Peneliti senior dari Sajogyo Institute, Eko Cahyono, memandang program pangan yang saat ini dikejar pemerintah masih terfokus pada pendekatan ketahanan dan kemandirian pangan. Imbasnya, pemerintah mengabaikan konsep kedaulatan pangan yang lebih menitikberatkan diversifikasi pangan dan budaya pertanian lokal yang beragam di masyarakat Indonesia. Tak mengherankan jika pemerintah sering menemui kegagalan karena bertindak 'sok tahu’ dan meminggirkan petani sebagai subjek utama penggerak pertanian.

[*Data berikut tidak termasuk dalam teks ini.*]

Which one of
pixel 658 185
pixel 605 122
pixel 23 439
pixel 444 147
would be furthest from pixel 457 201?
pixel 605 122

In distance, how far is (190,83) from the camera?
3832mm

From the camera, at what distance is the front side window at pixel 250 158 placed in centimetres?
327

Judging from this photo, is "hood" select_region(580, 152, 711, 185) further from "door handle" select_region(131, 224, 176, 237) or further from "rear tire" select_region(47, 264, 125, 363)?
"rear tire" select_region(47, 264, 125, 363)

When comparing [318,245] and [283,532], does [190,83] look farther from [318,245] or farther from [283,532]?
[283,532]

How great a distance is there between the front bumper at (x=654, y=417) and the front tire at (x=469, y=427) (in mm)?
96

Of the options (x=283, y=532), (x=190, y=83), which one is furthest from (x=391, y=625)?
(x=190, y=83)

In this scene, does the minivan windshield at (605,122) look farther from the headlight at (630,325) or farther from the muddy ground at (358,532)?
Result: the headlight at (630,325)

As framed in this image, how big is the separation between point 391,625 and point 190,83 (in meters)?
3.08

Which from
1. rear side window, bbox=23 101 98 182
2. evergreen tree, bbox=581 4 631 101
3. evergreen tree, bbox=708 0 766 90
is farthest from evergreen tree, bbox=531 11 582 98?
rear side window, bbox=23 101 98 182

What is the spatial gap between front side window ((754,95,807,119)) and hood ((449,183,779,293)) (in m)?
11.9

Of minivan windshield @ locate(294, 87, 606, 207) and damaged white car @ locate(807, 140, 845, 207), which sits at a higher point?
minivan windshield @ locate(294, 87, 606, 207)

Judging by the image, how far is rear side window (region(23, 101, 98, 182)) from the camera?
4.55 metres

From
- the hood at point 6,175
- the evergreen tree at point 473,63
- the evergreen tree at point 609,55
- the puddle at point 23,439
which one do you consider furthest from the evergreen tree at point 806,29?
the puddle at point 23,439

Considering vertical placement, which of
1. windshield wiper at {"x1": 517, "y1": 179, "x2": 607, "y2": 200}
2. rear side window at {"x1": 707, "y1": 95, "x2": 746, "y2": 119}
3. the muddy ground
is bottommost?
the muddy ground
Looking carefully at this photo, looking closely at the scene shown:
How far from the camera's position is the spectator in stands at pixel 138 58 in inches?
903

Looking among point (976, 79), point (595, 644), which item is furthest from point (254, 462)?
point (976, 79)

Eko menilai, dalam paradigma politik pangan dan pembangunan, kebijakan Prabowo sama saja dengan era Jokowi. Pendekatan yang digunakan masih serupa: ketahanan pangan. Hal ini dikhawatirkan membuat Prabowo mengulang kegagalan pemerintahan Jokowi.
“Itu persis sama. Yang penting ada pangan, terserah mau dari industri, mau dari impor, mau dari cetak sawah besar-besaran, tapi di industri skala besar yang di-lead oleh negara dan swasta nanti dikasihkan dan itu untuk memenuhi kebutuhan pangan,” jelas Eko.
Pendekatan itu, kata Eko, membuat program pangan Prabowo seperti salin rupa food estate era Jokowi. Keduanya dinilai Eko melanggengkan kebijakan korporatokrasi. Kebijakan politik pangan itu membuat pemerintah lebih berpihak kepada korporasi, alih-alih menyejahterakan petani dan masyarakat adat yang mengelola pertanian.
Upaya cetak sawah 3 juta hektar di luar pulau Jawa juga dinilai Eko tidak memiliki basis alasan yang kuat. Apabila persoalan utamanya adalah lahan dan sawah di Jawa yang menghilang, seharusnya yang dilakukan adalah optimalisasi lahan atau intensifikasi secara efektif, bukan mencetak lahan baru.
Pemerintah seharusnya berkomitmen melindungi lahan sawah tersisa dari gempuran konversi. Cara lain yang bisa dilakukan adalah menjalankan amanat reforma agraria yang hingga saat ini berjalan tanpa tujuan jelas. Bukan justru merampas tanah-tanah milik rakyat atas dalih kepemilikan negara dan skema politik pangan yang menyengsarakan petani.
“Pertanyaan pertamanya itu [cetak] sawahnya siapa? Tanah siapa? Karena kasus yang lain di food estate tempat lain itu perkara konflik tanahnya. Belum lagi basis argumennya, basis argumennya pemerintah adalah seperti tadi itu, legal but not legitimate,” sambung Eko.
Ketua Task Force Cetak Sawah Kementan, Husnain, memastikan program di era pemerintahan Prabowo tak akan mengulang kegagalan sebelumnya. Menurutnya, cetak sawah dan optimalisasi lahan akan lebih melibatkan petani lokal dalam proses pengambilan keputusan dan pelaksanaan program.
Selain itu, didukung penggunaan teknologi yang lebih maju untuk meningkatkan efisiensi dan produktivitas pertanian. Husnain percaya optimalisasi lahan yang sudah eksisting juga meningkatkan indeks pertanaman dan produktivitas. Dengan begitu, swasembada pangan diyakini bisa tercapai pada 2027.
“Optimalisasi lahan [juga] tersebar di semua provinsi yang ada LBS rawa, melalui perbaikan infrastruktur khususnya pengairan dan bantuan olah tanah serta alsin,” kata Husnain.
**Tulisan ini merupakan bagian dari Beasiswa Liputan AJI Indonesia dengan topik 100 Hari Prabowo-Gibran.